We take so much for granted.  A  former client of mine, David, had tonsil and tongue cancer.  He underwent major surgery to remove the tumors.  He was left without a tongue but could communicate volumes.  He told me that his negative and verbally abusive disposition created the tumors in his mouth.  David lost his wife and children because of his harsh tongue.  He was grateful for losing his tongue as his mind, heart and soul were saved.  He recommitted his life and during his last 6 months of life, renewed his relationship with his children.  David’s story demonstrates that the tongue can be used to speak both love and malevolence.

There are 140 references to the tongue in the Bible.  There are only two books on the topic of communicating with those who are voiceless.  Conversations with the Voiceless is a  book written by a pastor on communicating with the voiceless.  John Wessells found a desire to enter into the wards, residences and hospitals of brain-injured adults to sing to them and play music. He found amazing joy in the outcomes of these visits (read below on where you can purchase this highly recommended book).
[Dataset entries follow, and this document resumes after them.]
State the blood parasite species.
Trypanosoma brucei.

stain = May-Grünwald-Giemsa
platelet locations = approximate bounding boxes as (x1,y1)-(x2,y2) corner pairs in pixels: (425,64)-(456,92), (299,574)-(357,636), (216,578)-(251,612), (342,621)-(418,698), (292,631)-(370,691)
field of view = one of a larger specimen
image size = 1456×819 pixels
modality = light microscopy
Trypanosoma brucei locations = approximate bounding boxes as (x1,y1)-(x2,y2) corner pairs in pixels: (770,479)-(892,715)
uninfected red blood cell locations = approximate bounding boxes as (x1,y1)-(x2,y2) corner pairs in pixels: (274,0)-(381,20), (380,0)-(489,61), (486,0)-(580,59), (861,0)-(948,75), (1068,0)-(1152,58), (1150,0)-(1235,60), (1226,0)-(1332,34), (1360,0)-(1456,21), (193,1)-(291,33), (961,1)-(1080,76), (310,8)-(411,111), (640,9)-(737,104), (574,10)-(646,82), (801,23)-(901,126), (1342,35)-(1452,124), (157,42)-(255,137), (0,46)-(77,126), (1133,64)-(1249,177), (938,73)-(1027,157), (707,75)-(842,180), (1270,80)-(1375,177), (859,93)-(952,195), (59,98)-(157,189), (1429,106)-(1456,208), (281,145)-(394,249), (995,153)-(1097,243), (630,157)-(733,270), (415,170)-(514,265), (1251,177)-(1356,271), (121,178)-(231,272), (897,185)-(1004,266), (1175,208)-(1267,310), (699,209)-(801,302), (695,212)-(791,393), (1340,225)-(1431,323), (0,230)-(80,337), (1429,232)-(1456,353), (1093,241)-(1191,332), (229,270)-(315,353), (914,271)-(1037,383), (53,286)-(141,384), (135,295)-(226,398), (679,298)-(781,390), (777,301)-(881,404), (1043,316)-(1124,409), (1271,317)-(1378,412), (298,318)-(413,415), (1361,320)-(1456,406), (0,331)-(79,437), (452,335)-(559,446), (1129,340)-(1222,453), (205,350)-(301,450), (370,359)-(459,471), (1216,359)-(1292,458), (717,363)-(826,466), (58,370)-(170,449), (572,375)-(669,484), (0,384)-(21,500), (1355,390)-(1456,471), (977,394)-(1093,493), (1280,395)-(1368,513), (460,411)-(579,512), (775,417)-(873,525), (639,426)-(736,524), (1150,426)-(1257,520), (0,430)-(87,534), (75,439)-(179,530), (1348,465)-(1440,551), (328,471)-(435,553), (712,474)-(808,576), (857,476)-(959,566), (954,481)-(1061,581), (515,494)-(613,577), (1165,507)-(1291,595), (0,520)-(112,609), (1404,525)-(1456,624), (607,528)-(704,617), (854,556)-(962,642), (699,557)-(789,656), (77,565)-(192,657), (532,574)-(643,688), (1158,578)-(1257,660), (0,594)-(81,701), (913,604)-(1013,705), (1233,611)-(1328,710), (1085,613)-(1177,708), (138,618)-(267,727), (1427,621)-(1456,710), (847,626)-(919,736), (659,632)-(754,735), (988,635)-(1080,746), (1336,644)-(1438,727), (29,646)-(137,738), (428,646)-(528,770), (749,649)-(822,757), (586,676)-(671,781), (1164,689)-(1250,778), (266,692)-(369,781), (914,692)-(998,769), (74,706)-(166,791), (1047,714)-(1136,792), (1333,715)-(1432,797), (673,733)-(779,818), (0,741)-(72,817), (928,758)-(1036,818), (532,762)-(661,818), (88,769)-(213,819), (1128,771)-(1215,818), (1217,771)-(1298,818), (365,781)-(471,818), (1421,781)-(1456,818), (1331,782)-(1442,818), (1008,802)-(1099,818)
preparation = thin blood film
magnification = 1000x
A few weeks ago, fifteen members of F.B.I., Friends of Brain Injury enjoyed listening to Prokofiev’s Romeo and Juliet with the  Pacific Symphony.  When Art Nadal, a two year stroke survivor, was asked on his opinion of the concert, he lifted his arm and uttered “it was magnificent.”  Others in attendance were thrilled to hear the brilliant conductor, Carl St. Clair provide a tutorial of the sound the instruments should make and the meaning behind each sound played.  Ron Walkington said it best with an enormous smile.

We are grateful for the ability to communicate with each other in a written format as well as seeing each other at our weekly F.B.I. sessions.  We must improve the way we use our tongues.  We should be honest and Christ-like.  We should think hard on what we say and realize that any moment the words that spill out cannot be erased or taken back.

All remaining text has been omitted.